PZI Teacher Archives

Zen Luminaries: Translator & Author David Hinton in Conversation with Jon Joseph & Friends: No-Gate Gateway & The Blue Cliff Record

Description

Jon Joseph talks with acclaimed translator, scholar, and author David Hinton, on his newest translations, No Gate-Gateway and The Blue-Cliff Record. Includes comments from John Tarrant & PZI Teachers.

Summary

Boundless wind and moon are the eye within the eye,
limitless heaven and earth the lamp beyond the lamp.
A million homes amid dark willows and lit blossoms:
knock on any gate anywhere, and someone will answer.

—Preface to The Blue-Cliff Record

David Hinton writes in his introduction to his newly published translation of The Blue Cliff Record:

There are no answers, only depths … But the depths—oh my, the depths are wondrous indeed! For those depths are beyond the words and explanations and understanding that answers normally entail—and there, anything and anywhere is the answer: willow seed fluff swarming sunlit through afternoon skies, hummingbird probing blue-violet iris blossoms veined gold, someone answering a knock at the courtyard gate …

A commentary on Hinton’s translation of the Wumenguan:

No-Gate Gateway is one of the masterpieces of Chinese literature … No-Gate (i.e., the author) continually criticizes and ridicules the masters, undermining their teaching. He acknowledges their mastery and insight, chooses a tale that illustrates that insight at the deepest possible level, and right there, he’s created the perfect place to dismantle their teaching, thereby redoubling the original sangha-case’s (koan’s) deconstruction of logical thought and explanation.

No-Gate Gateway’s native philosophical context extends back over two millennia prior to its composition. And yet it remains remarkably contemporary to us, for as we will see it is an empirically grounded spirituality that weaves human consciousness into landscape and cosmos at profound levels.


David Hinton has published numerous books of poetry and essays, and many translations of ancient Chinese poetry and philosophy that create contemporary works of compelling literary power, while also conveying the actual texture and density of the originals. These books are all informed by an abiding interest in deep ecological thinking, in exploring the weave of consciousness and landscape.

This work has earned wide acclaim and many national awards, including a Guggenheim Fellowship and both of the major awards given for poetry translation in the United States: the Landon Translation Award (Academy of American Poets) and the PEN American Translation Award.
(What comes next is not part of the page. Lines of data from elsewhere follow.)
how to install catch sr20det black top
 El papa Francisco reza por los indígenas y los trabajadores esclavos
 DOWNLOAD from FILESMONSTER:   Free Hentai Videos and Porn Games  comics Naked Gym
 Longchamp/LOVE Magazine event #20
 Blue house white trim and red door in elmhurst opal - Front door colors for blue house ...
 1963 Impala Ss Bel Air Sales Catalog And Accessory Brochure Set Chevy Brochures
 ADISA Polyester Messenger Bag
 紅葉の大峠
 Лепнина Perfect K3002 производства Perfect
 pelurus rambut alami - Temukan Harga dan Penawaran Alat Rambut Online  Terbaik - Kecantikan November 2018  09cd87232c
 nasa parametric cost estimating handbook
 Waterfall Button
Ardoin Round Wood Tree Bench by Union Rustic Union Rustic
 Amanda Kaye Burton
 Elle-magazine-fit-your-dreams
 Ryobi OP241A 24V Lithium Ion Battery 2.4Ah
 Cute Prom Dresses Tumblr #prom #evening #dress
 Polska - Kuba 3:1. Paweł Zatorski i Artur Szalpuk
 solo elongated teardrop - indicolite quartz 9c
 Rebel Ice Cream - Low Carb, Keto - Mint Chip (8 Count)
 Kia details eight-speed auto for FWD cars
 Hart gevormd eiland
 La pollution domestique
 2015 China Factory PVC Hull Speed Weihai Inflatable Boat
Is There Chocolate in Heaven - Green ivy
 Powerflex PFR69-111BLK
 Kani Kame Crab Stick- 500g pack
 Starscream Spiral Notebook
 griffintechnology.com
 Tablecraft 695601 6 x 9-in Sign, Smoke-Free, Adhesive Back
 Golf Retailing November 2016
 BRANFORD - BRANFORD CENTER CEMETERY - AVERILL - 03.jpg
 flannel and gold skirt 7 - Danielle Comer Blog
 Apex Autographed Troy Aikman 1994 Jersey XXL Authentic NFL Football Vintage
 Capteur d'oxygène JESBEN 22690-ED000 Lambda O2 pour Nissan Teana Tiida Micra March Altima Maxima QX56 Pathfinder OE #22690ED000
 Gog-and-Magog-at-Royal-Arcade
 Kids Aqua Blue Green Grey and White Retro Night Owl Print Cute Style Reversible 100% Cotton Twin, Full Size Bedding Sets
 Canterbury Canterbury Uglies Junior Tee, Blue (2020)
Most recently, Hinton received a lifetime achievement award from the American Academy of Arts and Letters.

I’ve been translating classical Chinese poetry for many years, and slowly over those years I’ve come to realize that in translation I’ve stumbled upon a way to think outside the limitations not just of the mainstream Western intellectual tradition, but also of my own identity, a way to speak in the voice of ancient China’s sage-masters, and for them to speak in mine.